Secção de texto ->
---*---

O próprio setor fornece o exemplo mais claro dos impactos desiguais deste processo: embora os serviços associados ao turismo sejam responsáveis por boa parte da criação de emprego na última década, o setor do alojamento e restauração tem o 2º salário médio mais baixo do país, de acordo com os dados do INE. Mais de 40% dos trabalhadores do setor recebem o salário mínimo. Apesar das receitas recorde, o turismo representa emprego essencialmente precário e mal pago.

Para além das desigualdades internas do setor, há uma tendência mais abrangente de redistribuição do rendimento na economia. A valorização da habitação implica, na prática, uma transferência de rendimento de quem vive do salário para os proprietários de imóveis. Uma fatia crescente do rendimento disponível das famílias acaba por ser canalizada para o pagamento de rendas, prestações ou serviços encarecidos pela pressão imobiliária.

---*---

Dados fornecidos ->
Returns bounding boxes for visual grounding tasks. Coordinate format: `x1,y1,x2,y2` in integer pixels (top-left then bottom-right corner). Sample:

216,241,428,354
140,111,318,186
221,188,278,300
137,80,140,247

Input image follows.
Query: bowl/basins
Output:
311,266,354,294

---*---

Tarefa proposta -> Transcreve na íntegra o texto sobre o turismo e a desigualdade de rendimentos, sem lhe alterar uma única palavra. Usa apenas o texto e ignora o material.

Resposta ao exercício ->
O próprio setor fornece o exemplo mais claro dos impactos desiguais deste processo: embora os serviços associados ao turismo sejam responsáveis por boa parte da criação de emprego na última década, o setor do alojamento e restauração tem o 2º salário médio mais baixo do país, de acordo com os dados do INE. Mais de 40% dos trabalhadores do setor recebem o salário mínimo. Apesar das receitas recorde, o turismo representa emprego essencialmente precário e mal pago.

Para além das desigualdades internas do setor, há uma tendência mais abrangente de redistribuição do rendimento na economia. A valorização da habitação implica, na prática, uma transferência de rendimento de quem vive do salário para os proprietários de imóveis. Uma fatia crescente do rendimento disponível das famílias acaba por ser canalizada para o pagamento de rendas, prestações ou serviços encarecidos pela pressão imobiliária.